1
votes

I am using Scrapy to crawl sites, but I am wondering if there is a way to set it to only crawl only blog posts (i.e. not pages) of a website? I could probably create specific rules for each site to get it to work, but that would be too time consuming if I needed to crawl multiple sites. Is there a way to have one crawler that works universally across all sites to grab only blog posts? I doubt it, but my fingers are crossed some genius has an answer to this.

Here is the basic code I have so far pulled from the Scrapy documentation. What do I need to add to make this work?

from scrapy.contrib.spiders import CrawlSpider

class MySpider(CrawlSpider):
    name = 'crawlit'
    allowed_domains = ['example.com']
    start_urls = ['http://www.example.com']
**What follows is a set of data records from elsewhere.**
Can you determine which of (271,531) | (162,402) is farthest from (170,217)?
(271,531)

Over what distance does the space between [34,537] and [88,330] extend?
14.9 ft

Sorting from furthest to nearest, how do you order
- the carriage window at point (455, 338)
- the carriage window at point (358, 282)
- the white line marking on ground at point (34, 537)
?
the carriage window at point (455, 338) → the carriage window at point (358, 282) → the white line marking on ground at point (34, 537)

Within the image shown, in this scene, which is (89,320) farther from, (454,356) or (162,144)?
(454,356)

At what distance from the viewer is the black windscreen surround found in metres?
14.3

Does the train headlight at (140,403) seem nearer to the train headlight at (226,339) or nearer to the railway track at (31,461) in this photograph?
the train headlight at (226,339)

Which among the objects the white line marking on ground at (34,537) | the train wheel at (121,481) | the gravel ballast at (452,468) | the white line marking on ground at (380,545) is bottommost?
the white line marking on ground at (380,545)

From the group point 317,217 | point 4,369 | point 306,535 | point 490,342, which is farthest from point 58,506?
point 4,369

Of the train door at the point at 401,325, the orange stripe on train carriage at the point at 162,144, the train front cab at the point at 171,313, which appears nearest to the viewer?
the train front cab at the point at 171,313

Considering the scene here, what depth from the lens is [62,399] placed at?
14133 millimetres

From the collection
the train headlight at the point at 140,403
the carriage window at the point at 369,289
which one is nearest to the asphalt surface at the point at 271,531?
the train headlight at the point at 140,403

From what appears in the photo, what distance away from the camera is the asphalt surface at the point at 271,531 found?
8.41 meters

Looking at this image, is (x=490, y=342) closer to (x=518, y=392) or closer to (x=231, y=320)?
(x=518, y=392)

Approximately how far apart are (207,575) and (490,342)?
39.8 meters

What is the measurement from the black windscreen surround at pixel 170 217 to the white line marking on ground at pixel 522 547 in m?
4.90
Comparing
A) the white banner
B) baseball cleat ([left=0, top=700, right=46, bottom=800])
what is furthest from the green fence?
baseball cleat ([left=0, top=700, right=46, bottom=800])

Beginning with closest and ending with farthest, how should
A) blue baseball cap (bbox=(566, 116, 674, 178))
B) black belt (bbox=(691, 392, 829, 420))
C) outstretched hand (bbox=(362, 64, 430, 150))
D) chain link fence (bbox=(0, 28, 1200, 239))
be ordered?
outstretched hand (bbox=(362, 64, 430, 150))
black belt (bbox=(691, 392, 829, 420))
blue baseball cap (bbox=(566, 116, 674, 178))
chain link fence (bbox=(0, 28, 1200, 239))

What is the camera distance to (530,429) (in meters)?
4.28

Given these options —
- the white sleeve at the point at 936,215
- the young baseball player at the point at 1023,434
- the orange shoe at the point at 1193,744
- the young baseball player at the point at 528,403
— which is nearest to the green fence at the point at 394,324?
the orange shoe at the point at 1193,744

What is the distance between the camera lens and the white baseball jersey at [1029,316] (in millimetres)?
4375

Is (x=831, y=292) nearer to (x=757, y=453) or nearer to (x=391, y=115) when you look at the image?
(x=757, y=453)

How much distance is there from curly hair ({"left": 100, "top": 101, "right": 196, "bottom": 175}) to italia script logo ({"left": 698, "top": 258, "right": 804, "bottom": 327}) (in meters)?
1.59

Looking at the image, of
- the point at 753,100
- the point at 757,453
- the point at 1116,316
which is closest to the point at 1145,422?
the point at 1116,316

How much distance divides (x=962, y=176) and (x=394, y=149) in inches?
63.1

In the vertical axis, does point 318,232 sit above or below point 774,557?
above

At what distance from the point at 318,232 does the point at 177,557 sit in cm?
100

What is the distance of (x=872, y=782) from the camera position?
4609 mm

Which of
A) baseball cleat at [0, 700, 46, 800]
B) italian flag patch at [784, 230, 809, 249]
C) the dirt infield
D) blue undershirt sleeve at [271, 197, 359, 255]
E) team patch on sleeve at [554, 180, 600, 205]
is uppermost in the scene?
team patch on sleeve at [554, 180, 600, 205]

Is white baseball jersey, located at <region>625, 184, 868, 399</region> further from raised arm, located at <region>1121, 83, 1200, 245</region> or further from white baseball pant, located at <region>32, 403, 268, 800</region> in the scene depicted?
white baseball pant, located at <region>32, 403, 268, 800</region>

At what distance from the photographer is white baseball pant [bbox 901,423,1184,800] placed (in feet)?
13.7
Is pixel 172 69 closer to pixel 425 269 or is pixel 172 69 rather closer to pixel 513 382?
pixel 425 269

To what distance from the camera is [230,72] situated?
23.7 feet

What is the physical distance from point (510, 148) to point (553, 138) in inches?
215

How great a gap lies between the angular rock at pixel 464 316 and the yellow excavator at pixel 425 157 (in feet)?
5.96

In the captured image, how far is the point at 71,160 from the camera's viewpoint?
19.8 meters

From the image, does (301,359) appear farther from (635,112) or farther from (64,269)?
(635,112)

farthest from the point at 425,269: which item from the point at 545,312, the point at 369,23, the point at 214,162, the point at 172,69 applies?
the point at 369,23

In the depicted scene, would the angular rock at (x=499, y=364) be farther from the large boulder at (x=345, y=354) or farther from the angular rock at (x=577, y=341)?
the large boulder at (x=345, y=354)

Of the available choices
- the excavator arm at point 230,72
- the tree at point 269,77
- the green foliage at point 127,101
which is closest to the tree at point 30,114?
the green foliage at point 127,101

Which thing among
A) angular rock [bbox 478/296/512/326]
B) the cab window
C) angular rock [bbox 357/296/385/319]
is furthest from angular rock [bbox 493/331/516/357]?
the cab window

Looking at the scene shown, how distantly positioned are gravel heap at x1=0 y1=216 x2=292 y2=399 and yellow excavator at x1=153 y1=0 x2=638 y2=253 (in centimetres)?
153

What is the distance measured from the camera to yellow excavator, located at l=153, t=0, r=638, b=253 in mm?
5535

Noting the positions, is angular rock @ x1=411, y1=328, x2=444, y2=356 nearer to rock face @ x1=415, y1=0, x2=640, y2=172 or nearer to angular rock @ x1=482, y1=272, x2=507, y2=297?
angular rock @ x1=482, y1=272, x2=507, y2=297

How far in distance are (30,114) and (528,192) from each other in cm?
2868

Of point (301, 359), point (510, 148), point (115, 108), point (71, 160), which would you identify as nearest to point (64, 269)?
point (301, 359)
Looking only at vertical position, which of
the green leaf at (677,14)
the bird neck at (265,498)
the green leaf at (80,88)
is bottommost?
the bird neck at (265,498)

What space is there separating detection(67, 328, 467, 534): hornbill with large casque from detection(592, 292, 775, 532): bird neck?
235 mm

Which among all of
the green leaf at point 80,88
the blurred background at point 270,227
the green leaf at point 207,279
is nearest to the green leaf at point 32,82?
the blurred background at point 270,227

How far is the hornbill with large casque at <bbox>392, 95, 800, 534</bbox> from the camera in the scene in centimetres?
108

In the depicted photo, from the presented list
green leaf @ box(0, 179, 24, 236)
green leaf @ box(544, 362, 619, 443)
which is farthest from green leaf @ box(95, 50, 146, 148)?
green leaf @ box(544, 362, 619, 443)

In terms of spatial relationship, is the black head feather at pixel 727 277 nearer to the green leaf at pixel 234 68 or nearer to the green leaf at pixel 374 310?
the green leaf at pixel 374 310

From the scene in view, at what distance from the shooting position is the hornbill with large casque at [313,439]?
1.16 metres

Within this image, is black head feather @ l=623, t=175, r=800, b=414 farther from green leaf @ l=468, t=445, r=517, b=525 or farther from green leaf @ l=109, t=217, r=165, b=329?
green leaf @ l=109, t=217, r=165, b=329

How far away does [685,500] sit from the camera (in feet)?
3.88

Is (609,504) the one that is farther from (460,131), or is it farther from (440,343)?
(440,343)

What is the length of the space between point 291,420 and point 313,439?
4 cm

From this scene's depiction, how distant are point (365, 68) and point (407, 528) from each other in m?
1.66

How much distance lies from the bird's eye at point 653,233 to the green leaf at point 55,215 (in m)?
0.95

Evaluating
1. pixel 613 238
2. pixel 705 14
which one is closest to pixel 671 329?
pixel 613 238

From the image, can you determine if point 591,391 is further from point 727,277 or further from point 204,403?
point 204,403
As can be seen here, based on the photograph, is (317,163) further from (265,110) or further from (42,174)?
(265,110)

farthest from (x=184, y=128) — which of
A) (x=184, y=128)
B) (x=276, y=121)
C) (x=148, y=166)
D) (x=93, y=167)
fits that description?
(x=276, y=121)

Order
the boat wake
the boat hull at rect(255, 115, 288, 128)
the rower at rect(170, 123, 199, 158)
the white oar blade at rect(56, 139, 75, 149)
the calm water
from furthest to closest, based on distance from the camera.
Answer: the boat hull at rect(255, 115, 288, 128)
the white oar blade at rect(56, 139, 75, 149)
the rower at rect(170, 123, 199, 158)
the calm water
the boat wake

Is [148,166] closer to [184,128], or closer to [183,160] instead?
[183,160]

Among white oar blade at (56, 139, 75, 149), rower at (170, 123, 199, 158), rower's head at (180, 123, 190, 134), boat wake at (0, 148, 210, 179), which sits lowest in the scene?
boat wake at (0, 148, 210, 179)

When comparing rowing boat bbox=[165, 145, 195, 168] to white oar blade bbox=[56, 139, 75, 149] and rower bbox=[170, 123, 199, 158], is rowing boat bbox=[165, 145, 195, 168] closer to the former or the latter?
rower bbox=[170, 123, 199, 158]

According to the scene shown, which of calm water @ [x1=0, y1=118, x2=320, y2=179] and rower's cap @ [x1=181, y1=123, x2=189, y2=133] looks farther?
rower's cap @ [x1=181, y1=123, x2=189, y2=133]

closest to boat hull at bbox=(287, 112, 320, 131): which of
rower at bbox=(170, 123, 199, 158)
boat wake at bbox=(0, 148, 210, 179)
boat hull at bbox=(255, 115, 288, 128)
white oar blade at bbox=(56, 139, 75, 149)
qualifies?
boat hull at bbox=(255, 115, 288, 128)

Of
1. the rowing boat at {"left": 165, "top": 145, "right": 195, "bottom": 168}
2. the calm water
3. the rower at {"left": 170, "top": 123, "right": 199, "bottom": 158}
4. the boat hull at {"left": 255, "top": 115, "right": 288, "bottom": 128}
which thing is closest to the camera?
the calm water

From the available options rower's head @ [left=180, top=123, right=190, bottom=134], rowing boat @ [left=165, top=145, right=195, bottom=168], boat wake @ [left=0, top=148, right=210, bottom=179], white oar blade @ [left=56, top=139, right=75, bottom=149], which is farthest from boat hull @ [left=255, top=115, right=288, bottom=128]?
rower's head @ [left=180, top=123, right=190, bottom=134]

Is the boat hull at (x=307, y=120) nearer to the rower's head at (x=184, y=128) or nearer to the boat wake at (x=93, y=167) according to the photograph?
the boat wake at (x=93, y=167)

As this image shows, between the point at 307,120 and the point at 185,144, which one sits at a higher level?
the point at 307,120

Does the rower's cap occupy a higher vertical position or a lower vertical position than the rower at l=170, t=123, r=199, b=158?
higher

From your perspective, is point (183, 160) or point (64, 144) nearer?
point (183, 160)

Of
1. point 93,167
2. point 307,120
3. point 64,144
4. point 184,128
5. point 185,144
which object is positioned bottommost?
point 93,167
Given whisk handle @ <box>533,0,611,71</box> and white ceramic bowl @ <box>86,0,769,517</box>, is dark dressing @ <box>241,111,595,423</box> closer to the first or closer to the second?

    def parse_item(self, response):
        #do something

P.S. I thought about just pulling the RSS feed, but RSS feeds only show recent posts -- which means I wouldn't be able to get posts older than a certain date. Unless someone knows a way around that?

1

1 Answers

0
votes

You could use a library like python-readability to extract all article text from a given url to qualify it as a "blog post"

from readability.readability import Document

def parse_url(self, response):
    html = response.body
    readable_article = Document(html).summary()
    readable_title = Document(html).short_title()

If you want only articles from a website, it might be worth checking to see if the site has an RSS feed?